5 Things to Consider before Becoming a Single Parent

Whether it’s by choice, by circumstance, or by default, becoming a single parent has both its challenges and advantages. Here are five things to consider before becoming a single parent.

1. Is your decision to be a single parent triggered by your past or future?
If it’s a life event that is pushing you to have a baby as a single parent – a birthday, a break-up, a parent getting ill, or a job change – think about your decision carefully because single parenting is not a quick fix or a distraction from ongoing emotional issues. It is a commitment for life. If, on the other hand, the parenting experience is what you want despite life events, single parenting is about your future and you are likely to be realistic about all that comes with it.

2. Is your focus on the advantages or disadvantages of going at it alone?
According to most of my single parent patients, the hard part of single parenting is not being able to share the daily responsibilities, chores, financial demands, and significant milestones with a partner.

But my patients recognize the advantages of being a single parent, too. As a single parent, you have the freedom to act on new decisions and opportunities, like moving to a new city. You also have full control over the choice of your child’s schools, religion, and activities and can exercise your own parenting style. If you are single parenting by choice, you don’t have to worry about in-laws’ comments or stepchildren. If you are single parenting after a divorce, you probably have a few weekends each month to yourself because your child is visiting your ex.

3. Is the cost of being a single parent manageable for you?
Most surveys find that single parents say going at it alone financially is the toughest part of single parenting. The cost of having a child (hospital fees, IVF, delivery) and the costs after you give birth (baby sitters, food, toys) can add up quickly and significantly. Are you prepared? Will your lifestyle change drastically? Will you be able to continue to work at the same job? Do you want to? It’s not the demand of single parenting that’s usually the cause of stress; it’s that the price tag is often unanticipated! Be realistic rather than surprised, so your single parenting choice will be well-informed.

4. Is your time-management efficient?
If you were to add up all the time you need and all the time you have in a day, you will probably find that you are running on a 20 minute time deficit. Imagine how short on time you will be if you add an IVF cycle and then the additional job of single parenting. A jog? Nap? Not unless you focus on time management. So start practicing now, before you become a single parent. When something comes up that you don’t have control over, cross something you do have control over off your “To Do” list. Since real life inevitably brings situations beyond our control, management of single parenting stress has to include the ability to give up the struggle for control when that struggle is unrealistic. Try to focus on changing only what you have the ability to change.

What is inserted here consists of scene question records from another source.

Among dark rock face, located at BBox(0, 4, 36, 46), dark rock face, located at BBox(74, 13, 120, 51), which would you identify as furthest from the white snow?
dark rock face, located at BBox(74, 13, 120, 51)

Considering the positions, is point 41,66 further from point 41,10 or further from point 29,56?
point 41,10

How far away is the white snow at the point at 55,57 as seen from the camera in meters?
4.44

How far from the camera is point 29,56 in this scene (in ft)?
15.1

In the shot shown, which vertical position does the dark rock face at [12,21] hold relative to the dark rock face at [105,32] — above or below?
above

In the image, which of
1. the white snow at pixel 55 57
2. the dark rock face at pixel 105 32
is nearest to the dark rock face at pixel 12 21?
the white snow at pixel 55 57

5. Is your support network in place?
If you don’t have a support group of friends and/or family, find or create one, not only for helping hands, emergencies, and last minute babysitting, but for emotional support, too. Look for those who are going through single parenting because they can truly understand what you’re going through. You can start researching online, ask your doctor for suggestions, or look for national organizations. Even if you prefer to experience life’s milestones alone, remind yourself that even the most independent of us can’t always do it all and we can’t always do it all by ourselves.

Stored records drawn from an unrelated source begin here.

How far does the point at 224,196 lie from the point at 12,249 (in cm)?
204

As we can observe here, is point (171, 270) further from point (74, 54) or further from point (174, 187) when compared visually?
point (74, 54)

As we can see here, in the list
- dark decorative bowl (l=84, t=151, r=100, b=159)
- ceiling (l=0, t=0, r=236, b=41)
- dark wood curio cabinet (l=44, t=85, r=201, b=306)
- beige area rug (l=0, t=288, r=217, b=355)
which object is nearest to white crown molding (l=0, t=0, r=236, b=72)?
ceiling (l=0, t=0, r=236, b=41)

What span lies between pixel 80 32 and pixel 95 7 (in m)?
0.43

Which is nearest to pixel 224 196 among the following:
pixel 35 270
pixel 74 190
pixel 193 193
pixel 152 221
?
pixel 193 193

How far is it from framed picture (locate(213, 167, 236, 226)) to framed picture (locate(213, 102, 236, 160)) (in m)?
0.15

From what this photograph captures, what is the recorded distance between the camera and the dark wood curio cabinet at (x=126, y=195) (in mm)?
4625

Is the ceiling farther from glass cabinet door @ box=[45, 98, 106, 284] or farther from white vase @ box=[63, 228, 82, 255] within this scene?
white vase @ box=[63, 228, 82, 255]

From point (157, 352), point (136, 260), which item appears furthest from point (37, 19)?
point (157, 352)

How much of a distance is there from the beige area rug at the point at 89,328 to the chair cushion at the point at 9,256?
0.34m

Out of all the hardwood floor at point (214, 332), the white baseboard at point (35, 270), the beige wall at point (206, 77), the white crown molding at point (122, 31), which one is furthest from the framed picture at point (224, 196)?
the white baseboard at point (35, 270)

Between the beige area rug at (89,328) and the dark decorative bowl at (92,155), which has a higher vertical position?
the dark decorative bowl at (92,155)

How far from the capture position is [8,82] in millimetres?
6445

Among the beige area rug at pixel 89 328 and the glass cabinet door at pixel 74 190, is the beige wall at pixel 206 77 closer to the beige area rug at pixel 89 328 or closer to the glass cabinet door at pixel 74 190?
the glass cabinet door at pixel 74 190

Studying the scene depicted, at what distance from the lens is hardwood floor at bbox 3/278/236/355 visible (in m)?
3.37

And, finally, just because you become a single parent, does not mean you have to take care of your child or children to the detriment of yourself. In fact, take care of yourself at least as well as you take care of your child – even half as well and you’ll reduce your stress considerably and show your child or children how to do it, too. It may be easy to forget to take care of yourself when you are single parenting, but there are many resources available to remind you.